For this amount of religious belief Mr. Gladstone, as I understand him, claims what he calls, in reference to another matter, ‘the benefit of the scientific principle of authority;’ and I also gather that he considers that in so doing he is only reducing to a specific form the general statements of Sir George Lewis to which he refers.

As to more detailed applications of theology, the matter, in Mr. Gladstone’s opinion, is different. Christians differ upon these subjects, but each Christian body is an authority, ‘not indeed final, but yet real and weighty for those who belong to it.’ He goes indeed beyond Christianity. He says that no one ought to depart,
‘except upon serious and humble examination, as well as clear conviction, from the religion they have been brought up to profess, even though non-Christian, for it is the school of character and belief in which Providence has placed them, even though non-Christian, and even while I follow Lewis in urging that the undivided authority of civilised and progressive man demands of us the acceptance of Christianity.’
This, as I understand the article, is a fair abstract of Mr. Gladstone’s view of the proper way of applying what he believes to be Sir George Le\vis’s principles. The article also contains some further observations of his own, with which I will deal separately. But I will begin by stating what I understand to be Sir George Lewis's principle, and by showing how, in my opinion, it would affect the question of religious belief if fairly applied to it.

The first question is, what did Sir George Lewis understand by ‘authority’? for the whole meaning of his book depends upon the definition of that term. A distinct explanation upon this point is given in these words." He says:
‘The distinction between testimony, argument, and authority may be briefly summed up thus:
In questions of testimony I believe a matter of fact because the witness believes it [? says he perceived it].
In questions of argument I believe the conclusion to be true because it is proved by reasons satisfactory to my understanding.
In questions of authority I believe a matter of opinion because it is believed by a person whom I consider a competent judge of the question.’
Fact is defined:  ‘Anything of which we obtain a conviction from our internal consciousness, or any individual event or phenomenon which is the object of sensation.’

[This exactly corresponds to the definition of fact given in the Indian Evidence Act, s. I:
‘“Fact" means and includes: 1. Any thing, state of things, or relation of things capable of being perceived by the senses. 2. Any mental condition of which any person is conscious.‘
I am responsible for this definition, but I had not seen Sir George Lewis's book when I drew it. As to its grounds, see my Introduction to the Indian Evidence Act, pp. 14-16.]

‘Matter of opinion’ is defined thus:
‘When an individual fact is doubted upon reasonable grounds, its existence becomes matter of opinion.

[Stated goal 1]
Rewrite the rows between the lines holding "this 915×609 image." and "large pothole [724, 438, 1248, 600]", inclusive, with "damaged or defective things" changed to "faulty items" and everything else left as is. Leave the pictures out of your answer.

[Stored records]
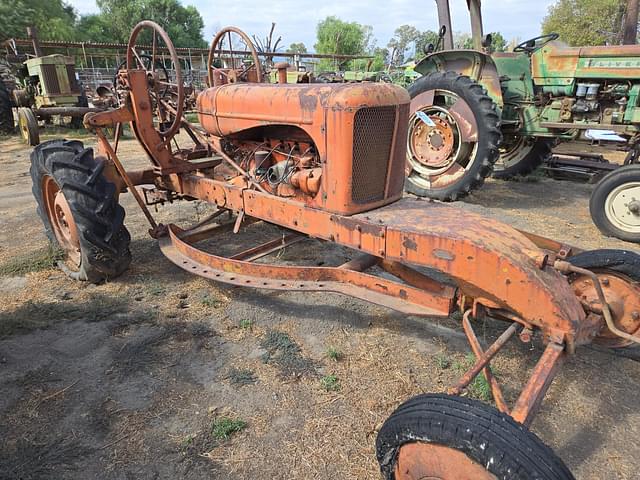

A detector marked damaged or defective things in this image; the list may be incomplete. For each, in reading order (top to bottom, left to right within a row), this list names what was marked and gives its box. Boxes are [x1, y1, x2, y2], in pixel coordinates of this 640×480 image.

rusty metal [462, 312, 508, 412]
rusty metal [392, 442, 498, 480]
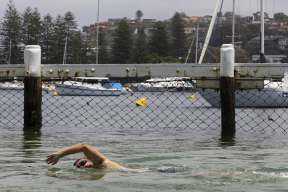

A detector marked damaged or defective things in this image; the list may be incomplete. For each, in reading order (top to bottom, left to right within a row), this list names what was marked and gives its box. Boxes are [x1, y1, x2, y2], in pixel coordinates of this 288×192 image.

rusty fence post [23, 45, 42, 130]
rusty fence post [220, 43, 236, 140]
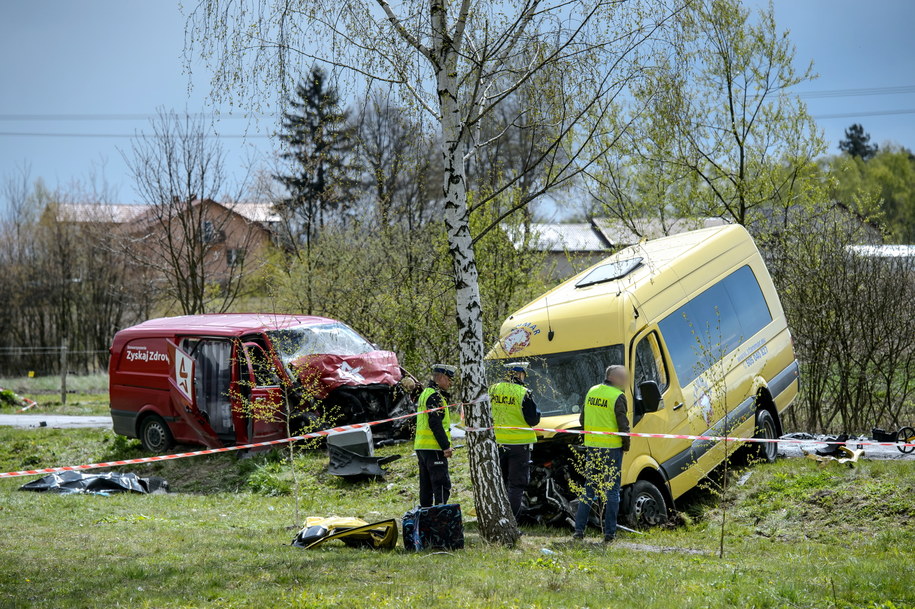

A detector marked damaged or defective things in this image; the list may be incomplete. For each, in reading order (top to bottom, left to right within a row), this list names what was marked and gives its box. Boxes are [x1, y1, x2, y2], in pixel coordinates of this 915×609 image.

shattered windshield [268, 320, 376, 368]
crumpled hood [288, 350, 398, 396]
shattered windshield [490, 342, 628, 418]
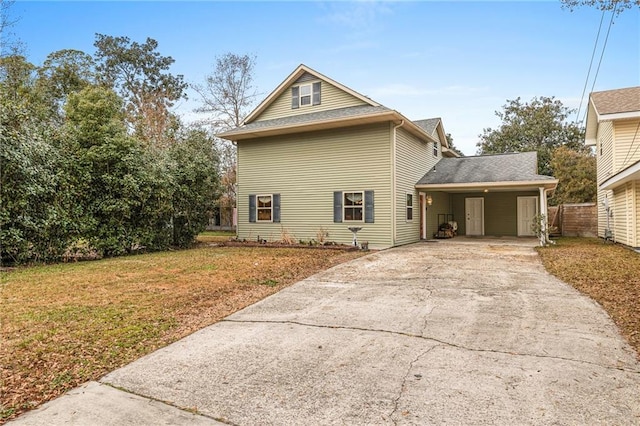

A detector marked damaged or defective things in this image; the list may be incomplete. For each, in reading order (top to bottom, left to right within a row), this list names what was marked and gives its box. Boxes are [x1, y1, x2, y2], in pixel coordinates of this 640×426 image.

cracked concrete [10, 238, 640, 424]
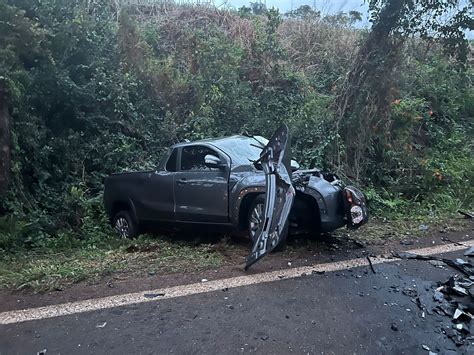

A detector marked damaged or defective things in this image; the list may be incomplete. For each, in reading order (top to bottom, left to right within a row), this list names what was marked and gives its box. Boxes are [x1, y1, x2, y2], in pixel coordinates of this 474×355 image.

detached car door [174, 145, 230, 222]
severely damaged pickup truck [104, 126, 366, 268]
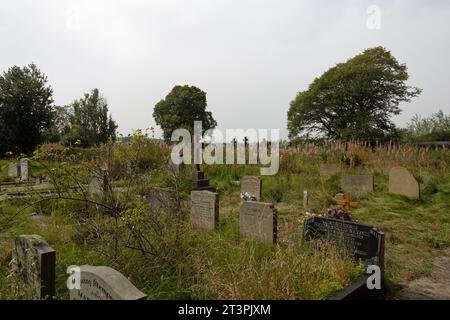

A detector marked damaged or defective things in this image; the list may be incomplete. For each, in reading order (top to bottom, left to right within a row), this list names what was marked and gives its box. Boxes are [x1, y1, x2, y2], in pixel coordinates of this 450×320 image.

broken gravestone [241, 176, 262, 201]
broken gravestone [340, 175, 374, 195]
broken gravestone [388, 166, 420, 199]
broken gravestone [190, 190, 218, 230]
broken gravestone [239, 201, 278, 244]
broken gravestone [11, 234, 55, 298]
broken gravestone [67, 264, 147, 300]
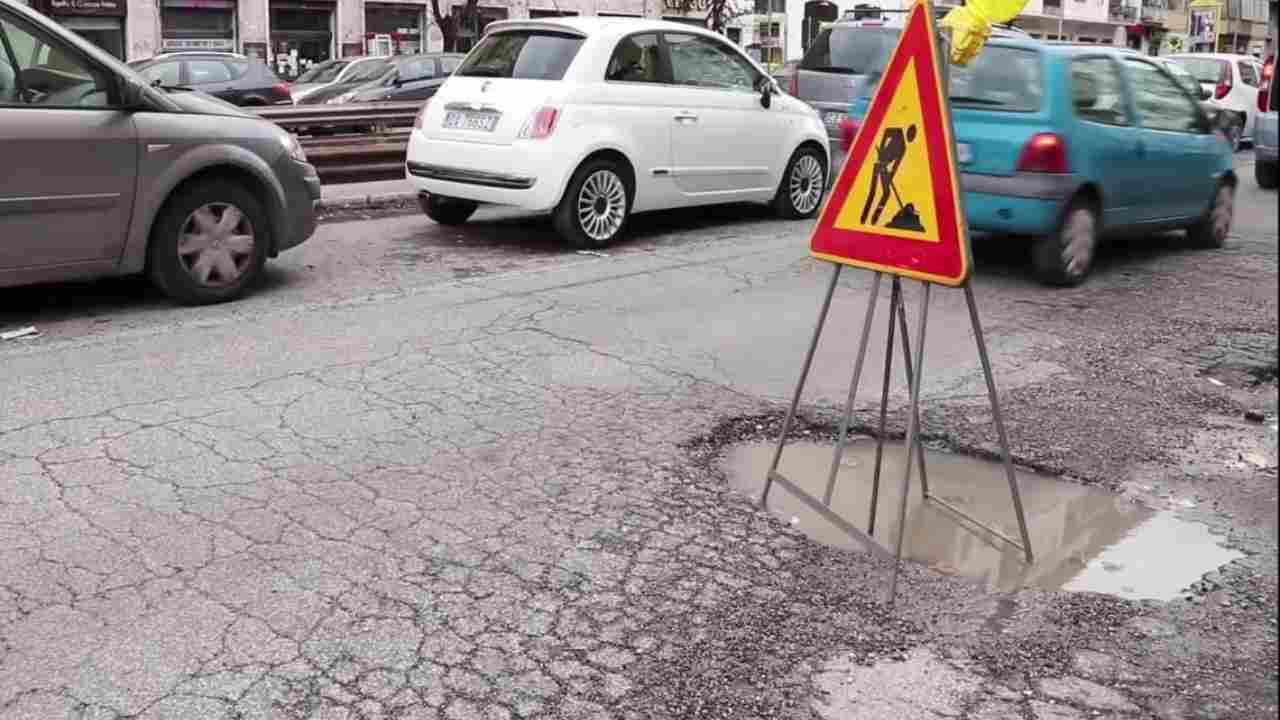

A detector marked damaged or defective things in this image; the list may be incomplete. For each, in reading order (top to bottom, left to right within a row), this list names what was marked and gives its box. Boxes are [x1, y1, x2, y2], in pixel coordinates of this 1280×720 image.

cracked asphalt [0, 156, 1272, 720]
large pothole [724, 438, 1248, 600]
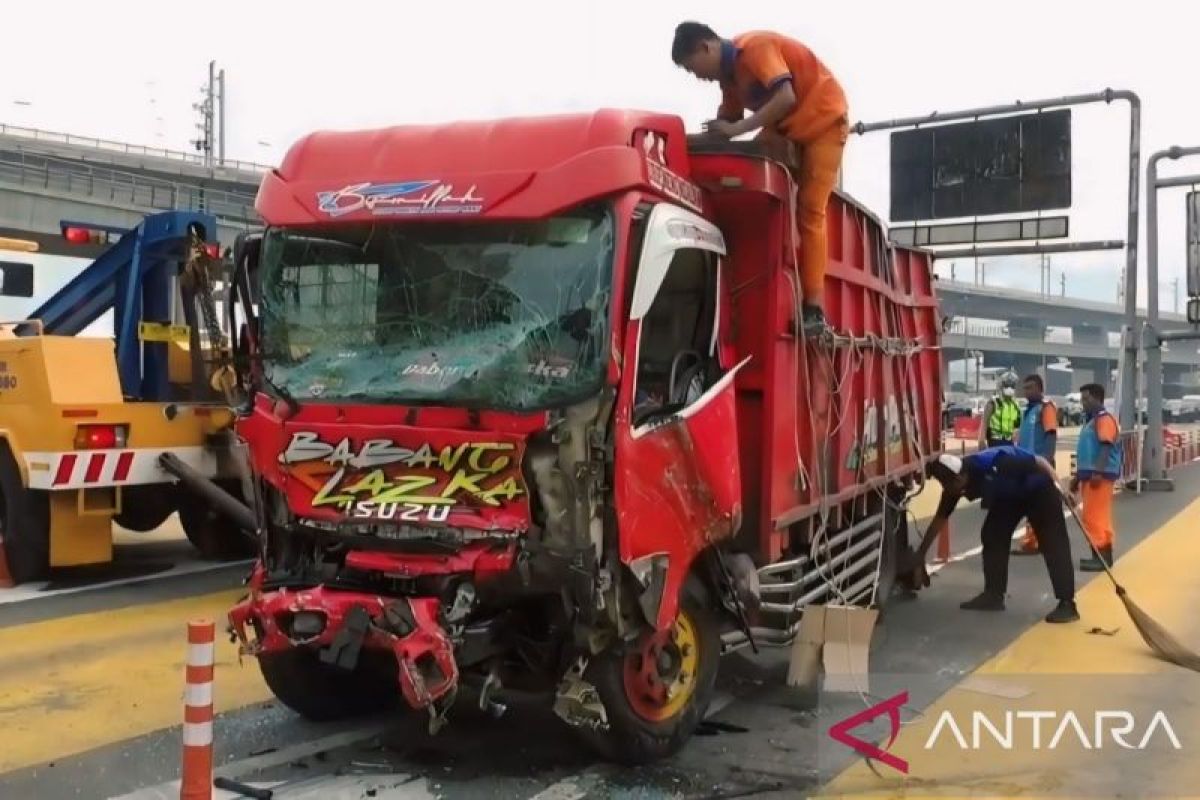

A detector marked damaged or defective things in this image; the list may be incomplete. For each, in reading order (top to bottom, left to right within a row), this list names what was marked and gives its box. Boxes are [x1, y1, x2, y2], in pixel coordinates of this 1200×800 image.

shattered windshield [259, 203, 614, 410]
broken windshield glass [264, 203, 619, 410]
damaged truck cab [223, 107, 936, 762]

[Stated goal 2]
Answer these questions from the passage on authority and religious belief.
(a) According to Mr. Gladstone, what kind of authority is each Christian body for those who belong to it?
(b) In questions of authority, why is a matter of opinion believed?
(c) Which legal act's definition of fact does the passage say corresponds to Sir George Lewis's definition?

[Correct answer 1]
A detector marked faulty items in this image; the list may be incomplete. For each, in reading order (top to bottom, left to right within a row), this list names what was marked and gives its box. Boxes are [x1, y1, x2, y2], in pixel coordinates of this 915×609 image.

shattered windshield [268, 320, 376, 368]
crumpled hood [288, 350, 398, 396]
shattered windshield [490, 342, 628, 418]

A detector marked faulty items in this image; the list may be incomplete. For each, in reading order (top to bottom, left to right within a row), this list names what was marked and gives its box. Boxes are [x1, y1, x2, y2], in pixel coordinates of this 640×426 image.

cracked concrete [10, 238, 640, 424]

A detector marked faulty items in this image; the list may be incomplete. For each, in reading order (top to bottom, left to right within a row), this list names what was marked and gives its box. Boxes are [x1, y1, x2, y2], in pixel coordinates of this 474×355 image.

detached car door [174, 145, 230, 222]
severely damaged pickup truck [104, 126, 366, 268]

A detector marked faulty items in this image; the list may be incomplete. For each, in reading order (top to bottom, left to right within a row), this list names what was marked and gives its box. Boxes are [x1, y1, x2, y2], in pixel coordinates of this 450×320 image.

broken gravestone [241, 176, 262, 201]
broken gravestone [340, 175, 374, 195]
broken gravestone [388, 166, 420, 199]
broken gravestone [190, 190, 218, 230]
broken gravestone [239, 201, 278, 244]
broken gravestone [11, 234, 55, 298]
broken gravestone [67, 264, 147, 300]

A detector marked faulty items in this image; the list may be incomplete. For each, in reading order (top to bottom, left to right within a row), this list names what was marked and gives its box. Boxes are [x1, y1, x2, y2], in pixel coordinates of this 1280×720 image.

cracked asphalt [0, 156, 1272, 720]
large pothole [724, 438, 1248, 600]

[Correct answer 2]
(a) An authority "not indeed final, but yet real and weighty."
(b) Because a person considered a competent judge of the question believes it.
(c) The Indian Evidence Act, s. I.